Realization of Natural Human Motion on a 3D Biped Robot For Studying the Exoskeleton Effective

• Published in: Journal of medical and biological engineering Vol. 41; no. 6; pp. 856 - 869
• Main Authors: Lee, Chi-Ying, Lan, Shih Chieh, Lin, Jung-Ji, Lin, Yu-Ting, Chiang, Po-Shen, Hsu, Wei-Li, Jen, Kuo-Kuang, Huang, Andy Y. S., Yen, Jia-Yush
• Format: Journal Article
• Language: English
• Published: Berlin/Heidelberg Springer Berlin Heidelberg 01.12.2021; Springer Nature B.V
• Subjects: Bars; Biological Techniques; Biomedical and Life Sciences; Biomedical Engineering and Bioengineering; Biomedical Engineering/Biotechnology; Biomedicine; Center of gravity; Electrical impedance; Energy consumption; Exoskeleton; Exoskeletons; Gait; Human motion; Mimicry; Motion capture; Original Article; Regenerative Medicine/Tissue Engineering; Robot dynamics; Robots; Simulation; Three dimensional motion; Walking; Biped simulation; C63; Human motion implementation; Exoskeleton effectiveness
• ISSN: 1609-0985; 2199-4757
• DOI: 10.1007/s40846-021-00634-y

Purpose In this study, natural human motion was modeled using a three-dimensional simulation involving a biped robot.
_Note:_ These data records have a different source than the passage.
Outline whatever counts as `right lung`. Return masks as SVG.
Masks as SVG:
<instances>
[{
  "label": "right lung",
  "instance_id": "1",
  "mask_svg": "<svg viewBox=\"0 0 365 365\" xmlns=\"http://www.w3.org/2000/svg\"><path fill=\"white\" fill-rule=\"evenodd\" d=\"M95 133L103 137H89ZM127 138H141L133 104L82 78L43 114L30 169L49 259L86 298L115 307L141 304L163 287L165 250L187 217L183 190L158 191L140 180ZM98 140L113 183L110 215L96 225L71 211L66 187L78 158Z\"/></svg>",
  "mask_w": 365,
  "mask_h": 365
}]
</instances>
Exoskeleton assistance was examined through the extraction and analysis of kinematic and dynamic parameters. The present findings can serve as a reference for a study on exoskeleton design in which user effort is considered. Methods A biped robot simulator of human gait was constructed. A participant’s movement was recorded using a Vicon motion capture system. The effect of exoskeleton assistance on gait performance was evaluated under admittance control for user interaction. Results In the simulation of a squatting motion, the exoskeleton helped the user lift a 50-lb weight without the user exerting any additional effort. Exoskeleton energy consumption was also examined. Virtual parallel bars effectively assisted the biped in simulating natural walking gait. Adjusting the body’s center of gravity helped reduce the robot’s dependence on the parallel bars, as did changing the walking speed, which allowed the body to catch up with leg motion. Conclusion The biped effectively simulated the participant’s motion when he did not walk away from where he stood. Special care was taken because the biped robot lacked the degrees of freedom of human motion. Notably, virtual parallel bars were successfully used to help the robot walk with a natural gait. This method can be applied in scenarios mimicking humans moving with assistance.